Nacho me enseña a soltar. A entender. A no buscar explicaciones donde
no las hay. A saber que, a veces, eso… No hay. Me da un abrazo en las
sesiones más duras, y pañuelitos descartables cuando mi orgullo no me deja
ni secarme las lágrimas. Me deja mandarlo a la mierda, y logra que casi
nunca tenga ganas de hacerlo. Me hace preguntas simples que desencadenan
una tormenta de asociaciones. La cabeza se me acelera, y me confundo.
Cuando más quiero que hable, se queda callado. Y yo me río y sufro por
dentro.
Algunos días tiene puesta una camiseta rosa que me causa gracia. Otros
se deja la barba larga como un náufrago. Tenga el aspecto que tenga, me
inspira la misma confianza. Apenas lo miro a los ojos, me da vergüenza. Pero
cuando lo hago, en su mirada encuentro paz. No sé absolutamente nada de su
vida, y no me importa. Yo elegí analizarme con él porque sentí que tenía
buen corazón. También porque sabía que había leído mil libros de
psicoanálisis y otras ramas, pero sobre todo, por el corazón.

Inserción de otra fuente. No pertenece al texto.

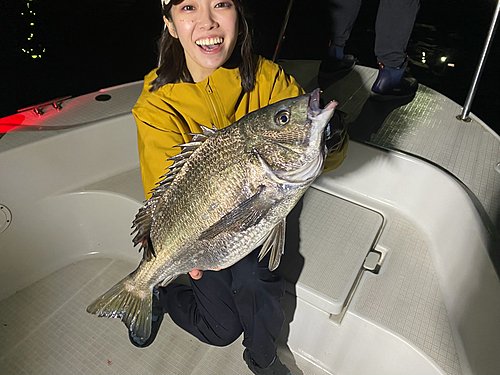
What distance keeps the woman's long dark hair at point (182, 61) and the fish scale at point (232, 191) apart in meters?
0.43

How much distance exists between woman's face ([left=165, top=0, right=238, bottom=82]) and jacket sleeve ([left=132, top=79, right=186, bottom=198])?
0.25 metres

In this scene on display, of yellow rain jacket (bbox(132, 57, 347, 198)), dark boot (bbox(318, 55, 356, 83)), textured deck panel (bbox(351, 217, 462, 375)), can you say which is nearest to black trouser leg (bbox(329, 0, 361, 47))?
dark boot (bbox(318, 55, 356, 83))

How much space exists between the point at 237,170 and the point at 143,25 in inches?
285

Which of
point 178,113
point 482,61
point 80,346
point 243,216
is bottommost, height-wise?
point 80,346

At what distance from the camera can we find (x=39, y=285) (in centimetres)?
184

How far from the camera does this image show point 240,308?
126cm

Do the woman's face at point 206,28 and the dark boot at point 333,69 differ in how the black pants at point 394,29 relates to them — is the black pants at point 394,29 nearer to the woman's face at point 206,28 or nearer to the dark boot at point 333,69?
the dark boot at point 333,69

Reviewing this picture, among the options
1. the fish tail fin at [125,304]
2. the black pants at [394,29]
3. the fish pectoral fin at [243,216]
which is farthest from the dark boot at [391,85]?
the fish tail fin at [125,304]

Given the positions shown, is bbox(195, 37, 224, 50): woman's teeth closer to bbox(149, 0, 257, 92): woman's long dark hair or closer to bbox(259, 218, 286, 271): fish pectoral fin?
bbox(149, 0, 257, 92): woman's long dark hair

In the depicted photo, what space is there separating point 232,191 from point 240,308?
545 millimetres

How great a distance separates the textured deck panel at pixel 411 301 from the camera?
3.98 feet

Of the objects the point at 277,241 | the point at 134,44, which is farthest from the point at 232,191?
the point at 134,44

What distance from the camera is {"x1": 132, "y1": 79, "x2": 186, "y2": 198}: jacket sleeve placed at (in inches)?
49.9

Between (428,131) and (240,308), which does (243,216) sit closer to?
(240,308)
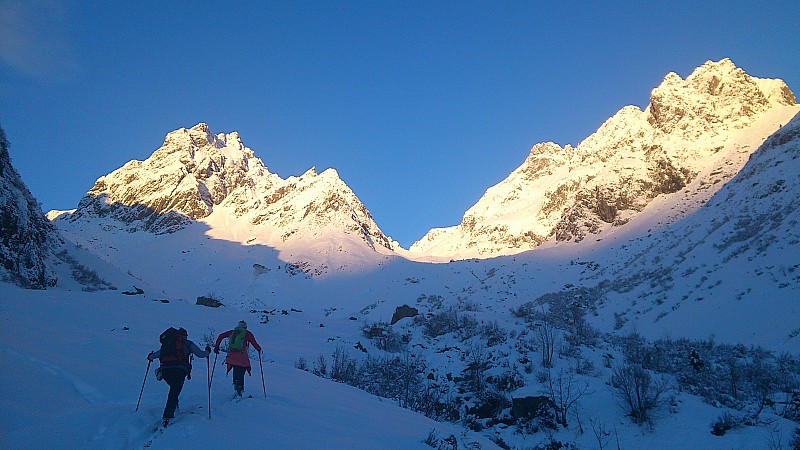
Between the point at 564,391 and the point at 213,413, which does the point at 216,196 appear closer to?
the point at 564,391

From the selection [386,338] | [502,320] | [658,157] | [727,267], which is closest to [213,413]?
[386,338]

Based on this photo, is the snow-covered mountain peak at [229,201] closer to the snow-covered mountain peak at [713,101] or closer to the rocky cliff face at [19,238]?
the rocky cliff face at [19,238]

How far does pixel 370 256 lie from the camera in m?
59.0

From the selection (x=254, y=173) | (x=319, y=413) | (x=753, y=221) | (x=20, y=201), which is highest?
(x=254, y=173)

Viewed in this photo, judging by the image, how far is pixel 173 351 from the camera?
632 centimetres

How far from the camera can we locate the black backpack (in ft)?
20.5

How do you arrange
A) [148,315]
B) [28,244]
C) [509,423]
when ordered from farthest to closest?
1. [28,244]
2. [148,315]
3. [509,423]

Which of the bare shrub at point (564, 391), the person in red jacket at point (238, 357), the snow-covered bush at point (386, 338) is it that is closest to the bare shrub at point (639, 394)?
the bare shrub at point (564, 391)

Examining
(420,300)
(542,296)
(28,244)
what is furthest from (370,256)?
(28,244)

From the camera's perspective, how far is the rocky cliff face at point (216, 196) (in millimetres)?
70875

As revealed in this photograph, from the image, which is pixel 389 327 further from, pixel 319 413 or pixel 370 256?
pixel 370 256

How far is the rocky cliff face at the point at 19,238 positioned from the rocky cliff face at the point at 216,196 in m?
40.4

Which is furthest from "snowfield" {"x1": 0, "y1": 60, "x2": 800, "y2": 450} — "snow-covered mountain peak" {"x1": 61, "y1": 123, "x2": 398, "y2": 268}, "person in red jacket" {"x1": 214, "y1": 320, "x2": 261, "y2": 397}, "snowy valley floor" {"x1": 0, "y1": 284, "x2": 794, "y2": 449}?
"snow-covered mountain peak" {"x1": 61, "y1": 123, "x2": 398, "y2": 268}

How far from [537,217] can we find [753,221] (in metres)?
39.6
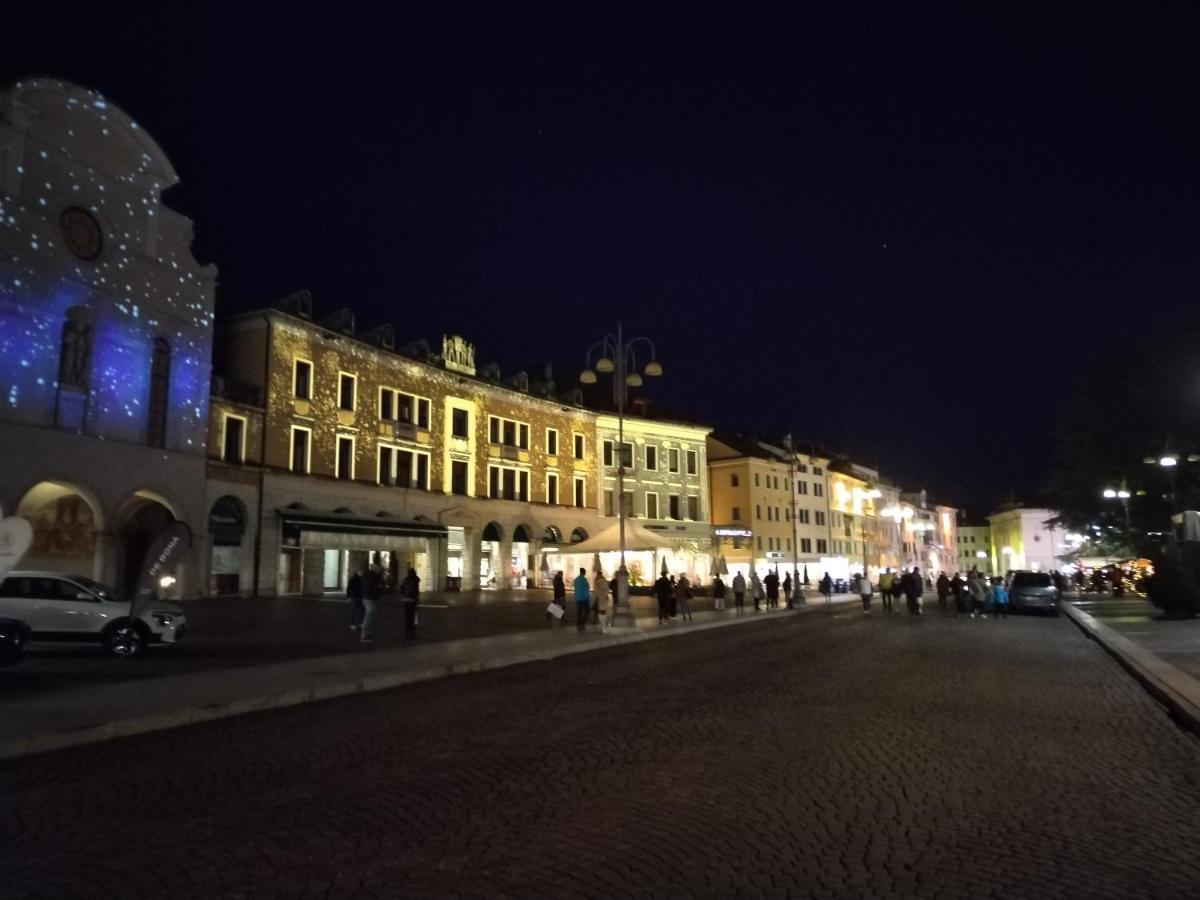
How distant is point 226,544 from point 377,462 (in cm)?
958

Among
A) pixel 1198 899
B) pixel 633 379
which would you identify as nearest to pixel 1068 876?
pixel 1198 899

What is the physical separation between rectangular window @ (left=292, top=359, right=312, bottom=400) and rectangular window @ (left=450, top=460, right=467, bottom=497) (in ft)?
33.7

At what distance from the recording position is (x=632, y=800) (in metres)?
6.68

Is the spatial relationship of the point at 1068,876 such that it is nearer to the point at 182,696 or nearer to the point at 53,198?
the point at 182,696

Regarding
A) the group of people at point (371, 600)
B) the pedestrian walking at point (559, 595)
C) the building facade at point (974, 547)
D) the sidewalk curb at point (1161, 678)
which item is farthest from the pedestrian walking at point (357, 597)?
the building facade at point (974, 547)

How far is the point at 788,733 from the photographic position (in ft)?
30.8

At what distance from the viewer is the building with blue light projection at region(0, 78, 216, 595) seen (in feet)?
94.0

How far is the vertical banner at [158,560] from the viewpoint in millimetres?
17234

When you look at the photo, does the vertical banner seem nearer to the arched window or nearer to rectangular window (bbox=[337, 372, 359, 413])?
the arched window

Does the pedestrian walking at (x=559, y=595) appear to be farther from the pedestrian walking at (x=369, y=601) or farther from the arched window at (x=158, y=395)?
the arched window at (x=158, y=395)

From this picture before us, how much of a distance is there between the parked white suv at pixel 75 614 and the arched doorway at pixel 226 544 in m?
18.4

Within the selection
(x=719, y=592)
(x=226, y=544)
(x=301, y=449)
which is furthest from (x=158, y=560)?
(x=301, y=449)

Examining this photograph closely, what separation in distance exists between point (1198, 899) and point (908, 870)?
142 cm

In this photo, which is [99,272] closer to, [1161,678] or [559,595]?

Nacho me creó otra imagen de los hombres, que dista de la que me había
quedado de mi viejo y de mi historia. Tal vez no vuelva a amar a uno. Me
consuela saber que ya no los odio. Que, de hecho, los quiero mucho.
Una vez, una amiga me dijo que el psicoanálisis le había salvado la vida.
Tomo sus palabras y las comparto. A mí el psicoanálisis, con Nacho, me
salvó la vida.
Con mis idas, venidas, vueltas, demoras, arrebatos, terrores, prudencias y
locuras, estoy aprendiendo a vivir una vida más cerca del deseo que del
deber. A veces soy feliz, y otras insoportablemente nostálgica. Pero ya no me
quiero morir. Quizás, nunca lo quise lo suficiente.